In modern societies that provide extensive welfare, there is a further aspect to be considered. Such services wish to help all as human beings and do so irrespective of their ward’s contribution to the financing fund. Admitting unemployable masses burdens regular contributors. Discovering that the input and the output have been disconnected will cause resentment. The reaction will diminish the inclination to contribute once the idea spreads that doing so makes one into an easy mark. Getting for an effort what the others get for nothing is, once it sinks in, sand in the machinery of an economy. Socialism’s record confirms the point.
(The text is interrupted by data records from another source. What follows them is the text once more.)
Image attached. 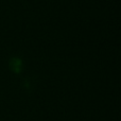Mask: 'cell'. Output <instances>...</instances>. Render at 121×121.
<instances>
[{"mask_svg":"<svg viewBox=\"0 0 121 121\" xmlns=\"http://www.w3.org/2000/svg\"><path fill=\"white\" fill-rule=\"evenodd\" d=\"M11 68L15 71H20L21 69V62L20 60H11Z\"/></svg>","mask_w":121,"mask_h":121,"instance_id":"obj_1","label":"cell"}]
</instances>
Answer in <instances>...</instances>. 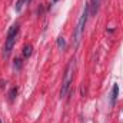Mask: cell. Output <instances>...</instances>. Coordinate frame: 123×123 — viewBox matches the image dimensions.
<instances>
[{
	"mask_svg": "<svg viewBox=\"0 0 123 123\" xmlns=\"http://www.w3.org/2000/svg\"><path fill=\"white\" fill-rule=\"evenodd\" d=\"M117 94H119V85H113L112 96H110V102H112V105H115V102H116V99H117Z\"/></svg>",
	"mask_w": 123,
	"mask_h": 123,
	"instance_id": "277c9868",
	"label": "cell"
},
{
	"mask_svg": "<svg viewBox=\"0 0 123 123\" xmlns=\"http://www.w3.org/2000/svg\"><path fill=\"white\" fill-rule=\"evenodd\" d=\"M87 13H89V4H86V6H85V12H83V14L80 16L79 23H77V26H76V30H74V34H73V39H74V46H76V47L79 46L80 39H82V34H83V30H85L86 22H87Z\"/></svg>",
	"mask_w": 123,
	"mask_h": 123,
	"instance_id": "7a4b0ae2",
	"label": "cell"
},
{
	"mask_svg": "<svg viewBox=\"0 0 123 123\" xmlns=\"http://www.w3.org/2000/svg\"><path fill=\"white\" fill-rule=\"evenodd\" d=\"M14 42H16V36H7L6 39V43H4V47H3V57L7 59L12 53V49L14 46Z\"/></svg>",
	"mask_w": 123,
	"mask_h": 123,
	"instance_id": "3957f363",
	"label": "cell"
},
{
	"mask_svg": "<svg viewBox=\"0 0 123 123\" xmlns=\"http://www.w3.org/2000/svg\"><path fill=\"white\" fill-rule=\"evenodd\" d=\"M57 44H59L60 47H64V46H66V42H64L63 37H59V39H57Z\"/></svg>",
	"mask_w": 123,
	"mask_h": 123,
	"instance_id": "30bf717a",
	"label": "cell"
},
{
	"mask_svg": "<svg viewBox=\"0 0 123 123\" xmlns=\"http://www.w3.org/2000/svg\"><path fill=\"white\" fill-rule=\"evenodd\" d=\"M19 29H20V26H19V25H13V26L9 29V33H7V36H17V33H19Z\"/></svg>",
	"mask_w": 123,
	"mask_h": 123,
	"instance_id": "8992f818",
	"label": "cell"
},
{
	"mask_svg": "<svg viewBox=\"0 0 123 123\" xmlns=\"http://www.w3.org/2000/svg\"><path fill=\"white\" fill-rule=\"evenodd\" d=\"M73 69H74V60L70 59L69 64L64 70V76H63V83H62V90H60V97H64L69 90H70V85L73 82Z\"/></svg>",
	"mask_w": 123,
	"mask_h": 123,
	"instance_id": "6da1fadb",
	"label": "cell"
},
{
	"mask_svg": "<svg viewBox=\"0 0 123 123\" xmlns=\"http://www.w3.org/2000/svg\"><path fill=\"white\" fill-rule=\"evenodd\" d=\"M17 92H19V89H17V87H12V89H10V92H9V100H10V102H13V100L16 99Z\"/></svg>",
	"mask_w": 123,
	"mask_h": 123,
	"instance_id": "52a82bcc",
	"label": "cell"
},
{
	"mask_svg": "<svg viewBox=\"0 0 123 123\" xmlns=\"http://www.w3.org/2000/svg\"><path fill=\"white\" fill-rule=\"evenodd\" d=\"M23 3H25V0H19L17 3H16V12H22V7H23Z\"/></svg>",
	"mask_w": 123,
	"mask_h": 123,
	"instance_id": "9c48e42d",
	"label": "cell"
},
{
	"mask_svg": "<svg viewBox=\"0 0 123 123\" xmlns=\"http://www.w3.org/2000/svg\"><path fill=\"white\" fill-rule=\"evenodd\" d=\"M0 123H1V120H0Z\"/></svg>",
	"mask_w": 123,
	"mask_h": 123,
	"instance_id": "4fadbf2b",
	"label": "cell"
},
{
	"mask_svg": "<svg viewBox=\"0 0 123 123\" xmlns=\"http://www.w3.org/2000/svg\"><path fill=\"white\" fill-rule=\"evenodd\" d=\"M31 0H25V3H30Z\"/></svg>",
	"mask_w": 123,
	"mask_h": 123,
	"instance_id": "8fae6325",
	"label": "cell"
},
{
	"mask_svg": "<svg viewBox=\"0 0 123 123\" xmlns=\"http://www.w3.org/2000/svg\"><path fill=\"white\" fill-rule=\"evenodd\" d=\"M22 66H23V63H22V59H14V62H13V67L16 69V70H20L22 69Z\"/></svg>",
	"mask_w": 123,
	"mask_h": 123,
	"instance_id": "ba28073f",
	"label": "cell"
},
{
	"mask_svg": "<svg viewBox=\"0 0 123 123\" xmlns=\"http://www.w3.org/2000/svg\"><path fill=\"white\" fill-rule=\"evenodd\" d=\"M31 53H33V46H31V44H26V46L23 47V56H25V57H30Z\"/></svg>",
	"mask_w": 123,
	"mask_h": 123,
	"instance_id": "5b68a950",
	"label": "cell"
},
{
	"mask_svg": "<svg viewBox=\"0 0 123 123\" xmlns=\"http://www.w3.org/2000/svg\"><path fill=\"white\" fill-rule=\"evenodd\" d=\"M53 1H59V0H53Z\"/></svg>",
	"mask_w": 123,
	"mask_h": 123,
	"instance_id": "7c38bea8",
	"label": "cell"
}]
</instances>
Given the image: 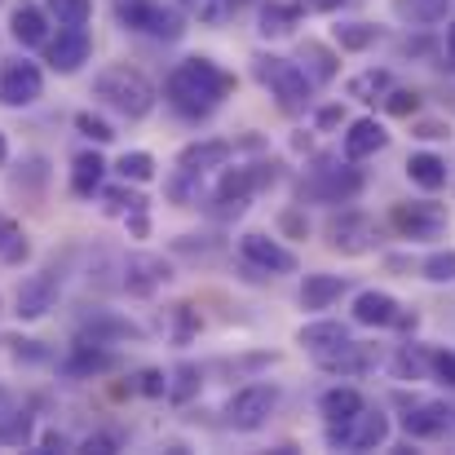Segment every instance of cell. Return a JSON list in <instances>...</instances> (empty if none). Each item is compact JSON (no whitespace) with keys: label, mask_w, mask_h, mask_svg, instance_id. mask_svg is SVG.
<instances>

Therefore, legal residence must be conditional of employment. Equally important is that participation in the economy be made part of the criteria for citizenship. Welfare careerists, unemployables, criminals, and those who fail to find their place in their host country’s system should be denied citizenship. Successful applicants must not only have jobs that keeps them off welfare. They also need to have a command of the majority’s language, and share their chosen compatriots’ ideals. Yes, there is a right not to conform in these realms -preferably back in the old country. However, taking that option justifies the exclusion from “membership”.

Granting citizenship that is earned through a choosy process is as important as is a selective immigration policy. Migration is not a basic human right, and the admission to a community depends on mutual acceptance. Those that join a quire do not acquire the freedom to let off fire-crackers during practice.

There is a practical advantage to severity. Uncontrolled migration produces communities that live out their rejection of the majority in homogenous settlements. These not only protect the inhabitants from the competition of the outside world but also allows their insiders to live according to the rules of the systems they had fled. These rules have failed where the migrants were indigenous and produced backwardness and supressive government. No improved result can be expected in a new context.

The new immigration, in truth, a “migration of peoples”, has created new challenges. Since old practices flop in the new context, revised rules and a determination to enforce them by governments created to protect their citizens, are sorely needed. “Not noticing,” “improving statistics”, and the moralizing demand of “tolerance”, all in the hope that the problem “will go away”, do not cut the cake. Not surprisingly, to an increasing extent they are being rejected in a growing number of countries.